Quote the lines below word for word, starting at the line that contains "Taking the image" and continuing through the last line.

..........

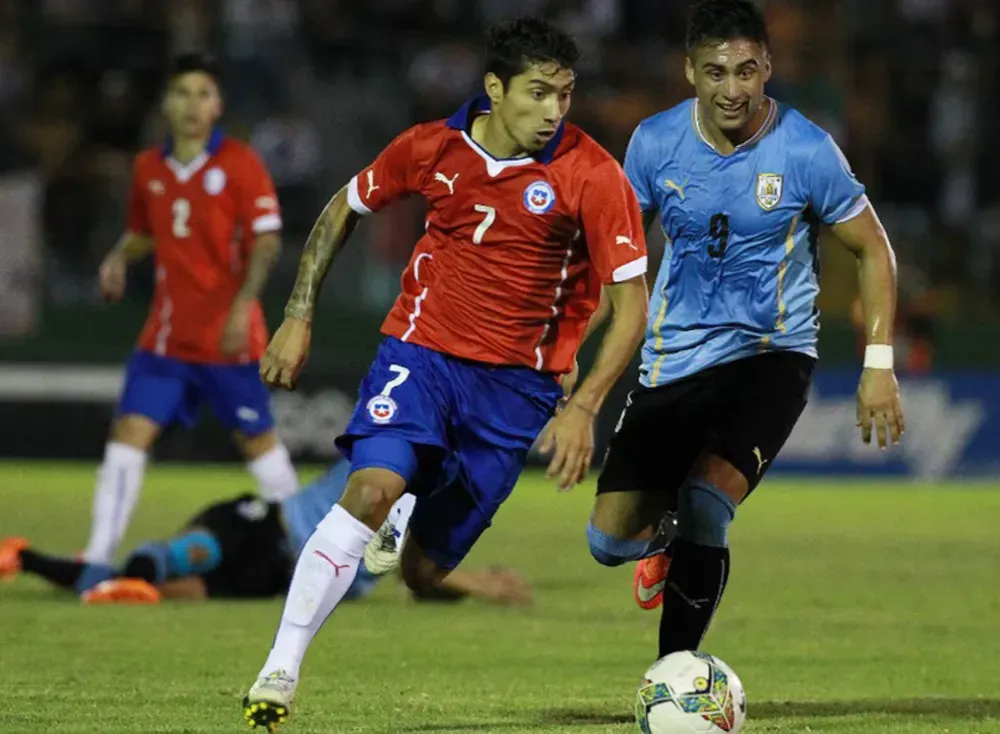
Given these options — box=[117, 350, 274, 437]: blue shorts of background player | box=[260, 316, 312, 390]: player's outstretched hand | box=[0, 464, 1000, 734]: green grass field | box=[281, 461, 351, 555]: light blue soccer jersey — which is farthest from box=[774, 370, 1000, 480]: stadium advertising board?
box=[260, 316, 312, 390]: player's outstretched hand

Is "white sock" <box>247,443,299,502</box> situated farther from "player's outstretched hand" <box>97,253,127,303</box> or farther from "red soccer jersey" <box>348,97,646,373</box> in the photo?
"red soccer jersey" <box>348,97,646,373</box>

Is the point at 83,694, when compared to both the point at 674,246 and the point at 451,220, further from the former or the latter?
the point at 674,246

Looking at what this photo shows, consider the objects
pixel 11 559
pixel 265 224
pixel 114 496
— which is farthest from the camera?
pixel 265 224

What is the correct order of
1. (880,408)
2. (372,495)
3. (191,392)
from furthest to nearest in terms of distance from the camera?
(191,392) < (880,408) < (372,495)

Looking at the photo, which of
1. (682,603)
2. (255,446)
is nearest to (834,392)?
(255,446)

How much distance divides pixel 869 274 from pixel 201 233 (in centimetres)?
481

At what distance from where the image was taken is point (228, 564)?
9.33 meters

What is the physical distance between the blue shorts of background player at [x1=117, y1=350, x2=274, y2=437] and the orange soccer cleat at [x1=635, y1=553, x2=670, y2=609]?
353 centimetres

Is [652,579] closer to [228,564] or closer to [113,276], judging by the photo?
[228,564]

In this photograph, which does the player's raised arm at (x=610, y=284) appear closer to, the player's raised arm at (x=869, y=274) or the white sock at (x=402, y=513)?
the player's raised arm at (x=869, y=274)

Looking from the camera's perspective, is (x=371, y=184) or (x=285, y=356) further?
(x=371, y=184)

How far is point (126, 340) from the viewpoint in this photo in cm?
1661

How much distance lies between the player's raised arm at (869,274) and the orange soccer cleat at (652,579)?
1.06m

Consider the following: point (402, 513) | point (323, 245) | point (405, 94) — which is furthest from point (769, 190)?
point (405, 94)
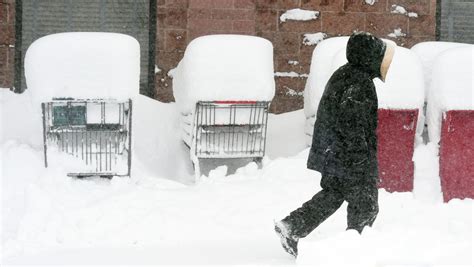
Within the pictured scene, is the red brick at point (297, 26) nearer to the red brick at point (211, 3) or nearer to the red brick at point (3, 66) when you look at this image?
the red brick at point (211, 3)

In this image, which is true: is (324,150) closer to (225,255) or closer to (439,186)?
(225,255)

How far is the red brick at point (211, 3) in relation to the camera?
10250 millimetres

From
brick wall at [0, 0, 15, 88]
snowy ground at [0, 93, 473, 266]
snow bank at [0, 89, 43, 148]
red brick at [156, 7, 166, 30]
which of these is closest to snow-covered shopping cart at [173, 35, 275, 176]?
snowy ground at [0, 93, 473, 266]

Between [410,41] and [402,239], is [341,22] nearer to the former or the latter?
[410,41]

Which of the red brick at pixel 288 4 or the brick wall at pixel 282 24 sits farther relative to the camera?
the red brick at pixel 288 4

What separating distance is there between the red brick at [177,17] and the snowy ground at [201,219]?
7.95ft

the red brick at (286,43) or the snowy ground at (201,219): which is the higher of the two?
the red brick at (286,43)

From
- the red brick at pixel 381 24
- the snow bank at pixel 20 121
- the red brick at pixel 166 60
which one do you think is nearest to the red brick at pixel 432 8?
the red brick at pixel 381 24

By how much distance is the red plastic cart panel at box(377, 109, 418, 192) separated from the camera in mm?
7195

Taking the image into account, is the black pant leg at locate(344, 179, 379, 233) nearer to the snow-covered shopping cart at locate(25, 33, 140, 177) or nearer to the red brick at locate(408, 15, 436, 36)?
the snow-covered shopping cart at locate(25, 33, 140, 177)

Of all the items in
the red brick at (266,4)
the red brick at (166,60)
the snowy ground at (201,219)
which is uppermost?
the red brick at (266,4)

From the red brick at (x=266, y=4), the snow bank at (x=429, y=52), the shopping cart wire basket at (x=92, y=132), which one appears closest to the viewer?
the shopping cart wire basket at (x=92, y=132)

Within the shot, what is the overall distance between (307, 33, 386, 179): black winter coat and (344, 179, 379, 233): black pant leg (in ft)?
0.28

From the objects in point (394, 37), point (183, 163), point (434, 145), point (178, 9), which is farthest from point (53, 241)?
point (394, 37)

..........

* Finished exercise *
Taking the image into account, is the black pant leg at locate(344, 179, 379, 233) nearer to the snow-covered shopping cart at locate(25, 33, 140, 177) or nearer to the red brick at locate(408, 15, 436, 36)?
the snow-covered shopping cart at locate(25, 33, 140, 177)

Of all the items in
the red brick at (266,4)
the red brick at (166,60)
the snowy ground at (201,219)
which is uppermost?
the red brick at (266,4)

From the red brick at (x=266, y=4), the snow bank at (x=429, y=52), the shopping cart wire basket at (x=92, y=132), which one appears closest to the viewer?
the shopping cart wire basket at (x=92, y=132)

Within the shot, what is the overall distance between (307, 33, 386, 179): black winter coat and (344, 179, 379, 233): black pant leg (in ft)?
0.28

From the objects in point (394, 37), point (183, 163), point (434, 145), point (178, 9), which is farthest from point (53, 241)?
point (394, 37)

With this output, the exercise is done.